Both legal separation and divorce involve a division of responsibilities such as child custody and property rights. However, there are significant distinctions between the two, and it is important that you understand the benefits and drawbacks of each before making a legal decision. In today’s blog, we discuss these differences and other factors a divorce court will take into consideration during the separation process.
Legal Separation vs. Divorce
What Is a Legal Separation?
A legal separation is a court order that mandates the rights and duties of a couple while they are still married but living apart. As in a conventional divorce proceeding, the court decides the following in the proceedings for legal separation:
- Separation maintenance
- Child custody
- Child visitation
- Property division (based on the couple's situation and how it relates to the property)
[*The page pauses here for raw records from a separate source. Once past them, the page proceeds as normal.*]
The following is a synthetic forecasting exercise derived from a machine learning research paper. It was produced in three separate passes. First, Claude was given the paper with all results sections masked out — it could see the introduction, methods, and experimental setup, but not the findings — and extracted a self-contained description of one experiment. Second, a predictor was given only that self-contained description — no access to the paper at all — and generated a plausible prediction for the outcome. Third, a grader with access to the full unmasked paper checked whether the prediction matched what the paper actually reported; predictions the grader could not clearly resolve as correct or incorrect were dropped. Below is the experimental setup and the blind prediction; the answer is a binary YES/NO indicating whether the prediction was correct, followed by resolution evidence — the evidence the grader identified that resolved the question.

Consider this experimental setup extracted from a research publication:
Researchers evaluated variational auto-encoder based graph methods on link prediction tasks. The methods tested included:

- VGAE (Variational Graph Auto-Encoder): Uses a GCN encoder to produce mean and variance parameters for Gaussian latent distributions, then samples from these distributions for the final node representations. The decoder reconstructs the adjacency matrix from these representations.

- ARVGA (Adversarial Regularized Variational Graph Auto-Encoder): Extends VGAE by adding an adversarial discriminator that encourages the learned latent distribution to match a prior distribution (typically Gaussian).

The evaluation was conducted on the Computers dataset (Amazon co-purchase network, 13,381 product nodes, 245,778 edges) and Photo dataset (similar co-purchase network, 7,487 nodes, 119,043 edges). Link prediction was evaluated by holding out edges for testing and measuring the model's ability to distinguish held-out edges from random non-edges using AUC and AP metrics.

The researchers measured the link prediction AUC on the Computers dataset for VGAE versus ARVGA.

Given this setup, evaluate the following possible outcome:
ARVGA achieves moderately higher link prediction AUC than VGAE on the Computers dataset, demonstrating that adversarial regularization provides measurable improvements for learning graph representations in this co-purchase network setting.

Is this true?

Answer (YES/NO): NO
Legal separation appeals to couples who don't want to divorce but want to live separately and want matters such as child support, child custody, and property division clarified legally. Typically, those interested in legal separation may be couples who foresee permanent separation rather than a temporary trial separation. Common reasons a couple might wish to separate rather than divorce might include the financial benefits of remaining married (e.g. tax incentives) and religious beliefs which may conflict with divorce. The grounds for legal separation typically mirror state grounds for divorce and can include the following:
- adultery, and
Note that a court approved separation doesn't end a marriage. The marriage still legally exists following a legal separation, and the separation order merely clarifies the rights and obligations of each side.
What Does a Divorce Do?
A divorce goes one step further than legal separation and terminates the marriage. As with the case of legal separation, the court will decide on child custody, child visitation, and child support among other previously shared responsibilities.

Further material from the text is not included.